By some Internet law, all bloggers must make a comment about the Disney/Lucasfilm merger. So it's my turn.

If it were done during the Eisner era it would have been disastrous because Eisner wouldn't have spent any money on new Star Wars films. He always took the cheap way out, while turning people against each other. This is one of the reasons the Muppet merger never went through until he was gone. (Read James Stewart's "Disney War," about the Eisner years at Disney).

Now, looking at how they've handled the Marvel properties, the Muppets and Pixar, it's obvious they're willing to spend all kinds of money to make something good. (Even "John Carter," you can call it many things, but at no point did they skimp.)

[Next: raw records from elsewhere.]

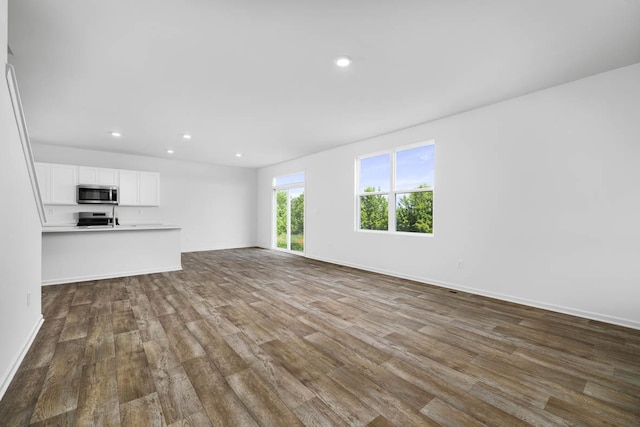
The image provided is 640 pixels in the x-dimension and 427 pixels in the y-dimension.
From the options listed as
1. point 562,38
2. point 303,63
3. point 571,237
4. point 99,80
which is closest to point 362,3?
point 303,63

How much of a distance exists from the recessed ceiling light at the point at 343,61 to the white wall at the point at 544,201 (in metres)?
2.24

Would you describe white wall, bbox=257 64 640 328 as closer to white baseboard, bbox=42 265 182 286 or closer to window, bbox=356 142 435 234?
window, bbox=356 142 435 234

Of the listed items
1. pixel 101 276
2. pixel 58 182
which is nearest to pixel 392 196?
pixel 101 276

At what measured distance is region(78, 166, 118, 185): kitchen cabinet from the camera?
6090 mm

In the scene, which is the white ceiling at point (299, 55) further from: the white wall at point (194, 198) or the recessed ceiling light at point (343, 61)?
the white wall at point (194, 198)

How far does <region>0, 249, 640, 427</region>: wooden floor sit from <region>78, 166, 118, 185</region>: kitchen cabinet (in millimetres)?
3397

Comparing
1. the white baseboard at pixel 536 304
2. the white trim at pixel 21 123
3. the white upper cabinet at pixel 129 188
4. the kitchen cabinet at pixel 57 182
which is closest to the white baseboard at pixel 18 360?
the white trim at pixel 21 123

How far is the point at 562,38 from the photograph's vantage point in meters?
2.39

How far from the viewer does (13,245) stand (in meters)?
2.03

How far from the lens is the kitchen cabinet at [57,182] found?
5.69m

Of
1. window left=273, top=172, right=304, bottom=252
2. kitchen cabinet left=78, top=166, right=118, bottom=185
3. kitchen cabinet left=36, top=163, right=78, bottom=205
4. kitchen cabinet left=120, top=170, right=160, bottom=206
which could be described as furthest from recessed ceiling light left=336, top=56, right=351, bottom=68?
kitchen cabinet left=36, top=163, right=78, bottom=205

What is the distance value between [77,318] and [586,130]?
19.4 feet

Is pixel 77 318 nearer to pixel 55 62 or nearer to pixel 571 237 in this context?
pixel 55 62

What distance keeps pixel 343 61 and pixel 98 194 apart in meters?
6.27
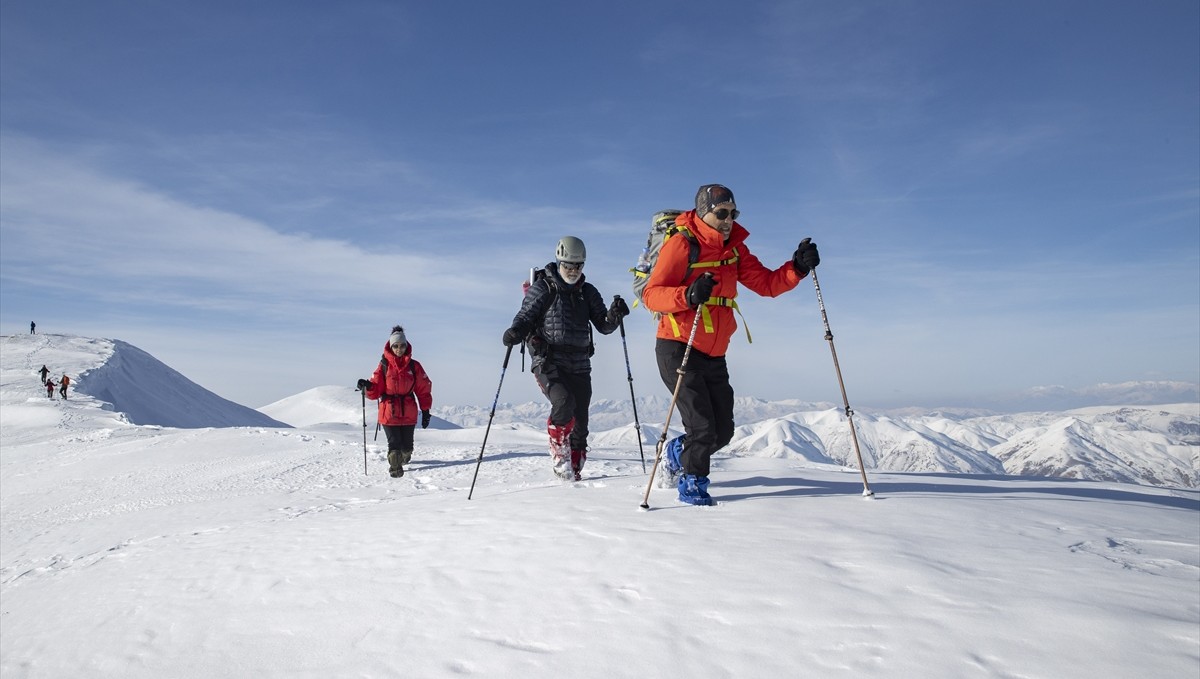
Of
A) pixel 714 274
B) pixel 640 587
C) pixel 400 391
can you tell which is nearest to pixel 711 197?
pixel 714 274

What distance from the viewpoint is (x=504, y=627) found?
2910 mm

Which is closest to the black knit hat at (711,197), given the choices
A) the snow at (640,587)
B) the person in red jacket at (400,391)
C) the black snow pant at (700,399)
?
the black snow pant at (700,399)

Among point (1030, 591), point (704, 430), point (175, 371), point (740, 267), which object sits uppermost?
point (175, 371)

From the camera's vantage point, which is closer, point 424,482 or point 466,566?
point 466,566

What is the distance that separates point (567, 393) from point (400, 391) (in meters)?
4.57

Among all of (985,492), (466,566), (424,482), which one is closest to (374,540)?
(466,566)

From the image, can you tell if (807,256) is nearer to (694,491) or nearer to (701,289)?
(701,289)

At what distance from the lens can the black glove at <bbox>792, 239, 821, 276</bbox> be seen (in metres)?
5.35

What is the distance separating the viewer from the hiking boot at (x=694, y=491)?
5.20m

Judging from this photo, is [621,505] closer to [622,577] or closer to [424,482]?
[622,577]

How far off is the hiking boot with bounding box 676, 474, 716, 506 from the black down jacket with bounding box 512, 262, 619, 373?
8.89ft

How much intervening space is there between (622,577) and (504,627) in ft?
2.30

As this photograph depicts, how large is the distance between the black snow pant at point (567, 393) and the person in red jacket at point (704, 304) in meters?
2.08

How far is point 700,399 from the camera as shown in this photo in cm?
545
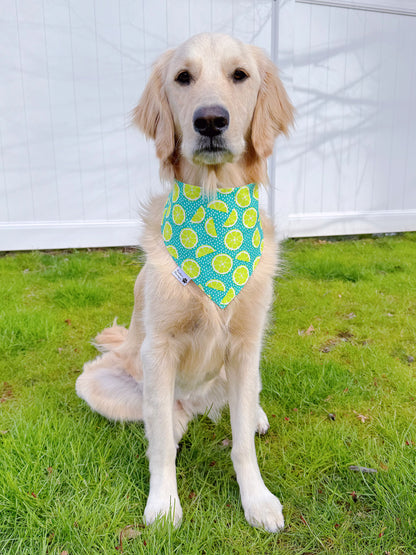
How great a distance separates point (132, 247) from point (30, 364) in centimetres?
276

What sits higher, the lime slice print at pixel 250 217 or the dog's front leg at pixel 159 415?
the lime slice print at pixel 250 217

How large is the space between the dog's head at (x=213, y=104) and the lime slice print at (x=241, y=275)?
0.41m

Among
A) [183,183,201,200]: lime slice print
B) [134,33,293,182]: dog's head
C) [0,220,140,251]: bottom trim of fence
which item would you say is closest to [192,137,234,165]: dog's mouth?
[134,33,293,182]: dog's head

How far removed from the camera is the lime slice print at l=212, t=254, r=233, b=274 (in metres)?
1.70

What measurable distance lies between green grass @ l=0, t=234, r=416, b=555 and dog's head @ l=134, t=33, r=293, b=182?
4.16 ft

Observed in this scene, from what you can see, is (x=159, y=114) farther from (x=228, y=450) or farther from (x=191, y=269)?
(x=228, y=450)

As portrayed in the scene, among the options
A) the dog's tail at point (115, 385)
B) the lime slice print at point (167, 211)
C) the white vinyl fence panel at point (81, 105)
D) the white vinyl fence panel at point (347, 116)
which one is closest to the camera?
the lime slice print at point (167, 211)

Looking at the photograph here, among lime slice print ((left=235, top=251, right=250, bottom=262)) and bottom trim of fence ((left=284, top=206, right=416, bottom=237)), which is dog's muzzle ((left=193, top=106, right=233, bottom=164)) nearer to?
lime slice print ((left=235, top=251, right=250, bottom=262))

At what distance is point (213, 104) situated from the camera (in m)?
1.50

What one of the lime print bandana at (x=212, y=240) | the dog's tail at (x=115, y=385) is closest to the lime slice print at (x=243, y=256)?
the lime print bandana at (x=212, y=240)

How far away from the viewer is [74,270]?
14.7ft

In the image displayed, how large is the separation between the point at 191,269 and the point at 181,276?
0.05m

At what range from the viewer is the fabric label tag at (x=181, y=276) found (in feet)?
5.53

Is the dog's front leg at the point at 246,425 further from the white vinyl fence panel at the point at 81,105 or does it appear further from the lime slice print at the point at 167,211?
the white vinyl fence panel at the point at 81,105
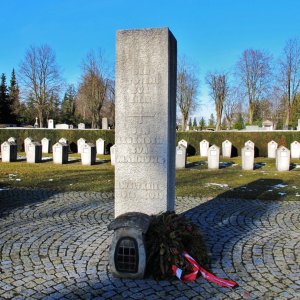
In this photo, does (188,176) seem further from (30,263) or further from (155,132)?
(30,263)

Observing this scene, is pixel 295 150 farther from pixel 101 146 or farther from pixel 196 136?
pixel 101 146

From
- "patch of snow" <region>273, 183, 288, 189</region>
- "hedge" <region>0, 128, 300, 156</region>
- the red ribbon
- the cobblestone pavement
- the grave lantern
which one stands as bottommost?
"patch of snow" <region>273, 183, 288, 189</region>

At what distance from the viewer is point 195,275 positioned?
4.20 meters

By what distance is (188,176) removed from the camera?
1459 centimetres

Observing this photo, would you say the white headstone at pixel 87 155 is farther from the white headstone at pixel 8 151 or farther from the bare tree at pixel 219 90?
the bare tree at pixel 219 90

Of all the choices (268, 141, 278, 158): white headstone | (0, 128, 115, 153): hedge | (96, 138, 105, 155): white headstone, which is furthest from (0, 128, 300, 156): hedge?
(268, 141, 278, 158): white headstone

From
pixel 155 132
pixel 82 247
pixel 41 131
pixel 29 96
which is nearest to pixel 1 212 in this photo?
pixel 82 247

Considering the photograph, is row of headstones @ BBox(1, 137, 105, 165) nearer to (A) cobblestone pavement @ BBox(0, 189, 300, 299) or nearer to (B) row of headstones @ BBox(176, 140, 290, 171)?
(B) row of headstones @ BBox(176, 140, 290, 171)

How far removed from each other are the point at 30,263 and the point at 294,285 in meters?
3.59

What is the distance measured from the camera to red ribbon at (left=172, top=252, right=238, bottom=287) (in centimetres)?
407

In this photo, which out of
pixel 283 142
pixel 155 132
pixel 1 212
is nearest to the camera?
pixel 155 132

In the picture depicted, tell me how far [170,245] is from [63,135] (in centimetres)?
2618

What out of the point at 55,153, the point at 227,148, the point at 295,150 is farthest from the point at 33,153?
the point at 295,150

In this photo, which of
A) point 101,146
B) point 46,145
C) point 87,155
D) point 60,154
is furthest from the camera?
point 46,145
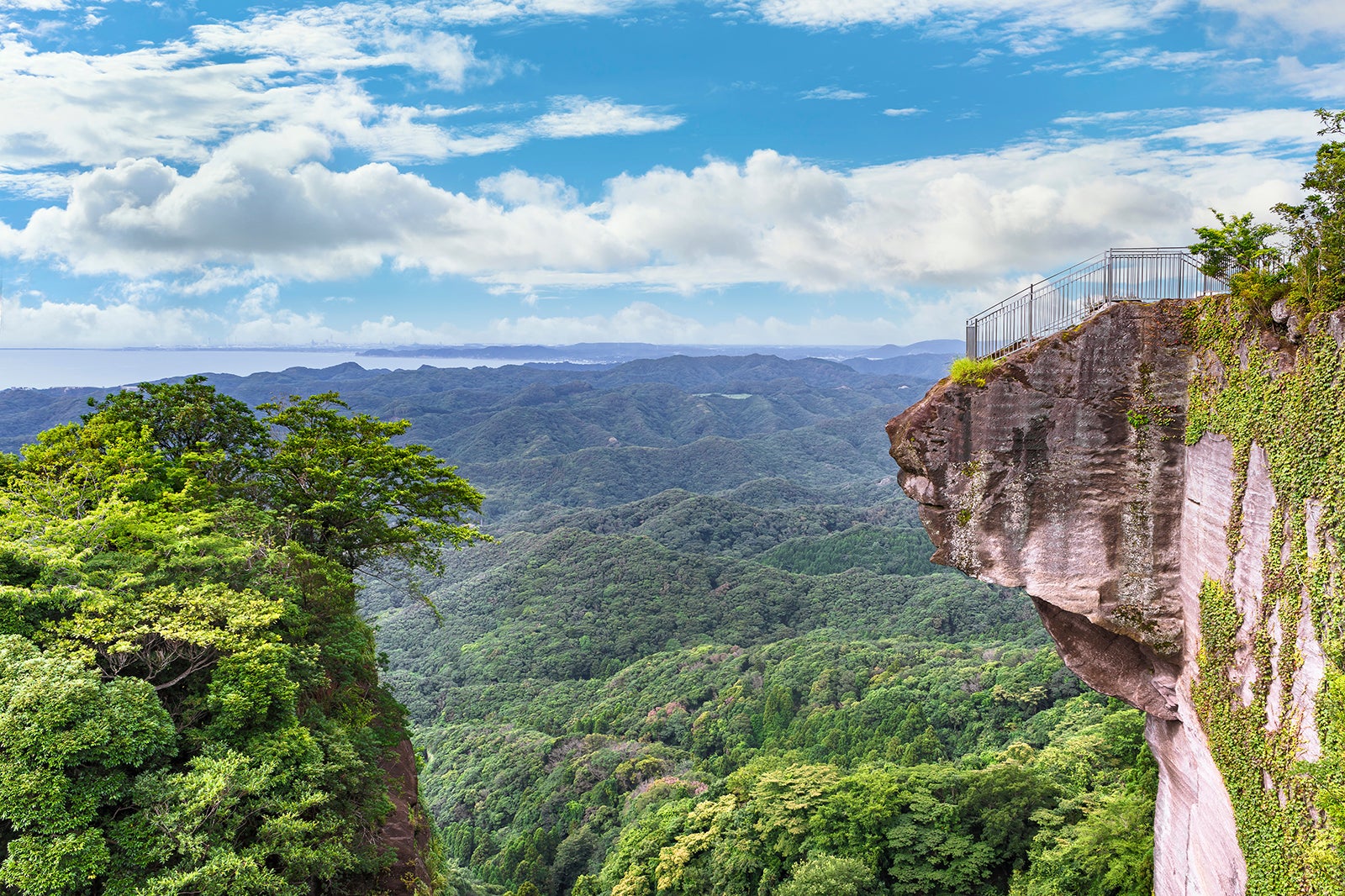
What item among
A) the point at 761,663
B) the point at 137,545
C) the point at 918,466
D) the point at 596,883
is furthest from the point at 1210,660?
the point at 761,663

And after looking at the last three Star Wars movies it's apparent they really can't do worse than Lucas himself.

Here's an idea they will never do: Instead of proceeding with episodes VII, VIII and IX, remake I, II and III.

They were terrible! ( I know it's spitting in the wind to point out shortcomings of films that made a skillion dollars, but, see my first paragraph, it's some Internet law I must obey)

I was in the theaters for the trailers of Episode I, it ended with Darth Vader's breathing. The audience went crazy, a new Darth Vader movie, this would be amazing.

Here's what we get instead
Episode I: A cousin Oliver.
Episode II: Whiny teenager, still no Darth Vader
Episode III: Whiny teenager, Darth Vader shows up for the last 5 minutes, doesn't destroy anything, audience is horribly disappointed, except for rabid fanboys who didn't know they were cheated by subpar writing.

What they should have done was... make the last 15 minutes of Episode III the last 15 minutes of Episode II, then make Episode III two hours of Darth Vader kicking ass and taking names and blowing up planets and being the biggest badass in the galaxy.

We didn't get that. Not even close.

So it's probably a good thing.

There's an interview out there of Gary Kurtz, Lucas' producer for Star Wars and Empire. They parted ways for Return of the Jedi because Kurtz saw it for what it was, a cynical ploy to sell toys by making a best-of of the first two films.

Now, if Disney hired that guy to produce the sequels, we might get something good.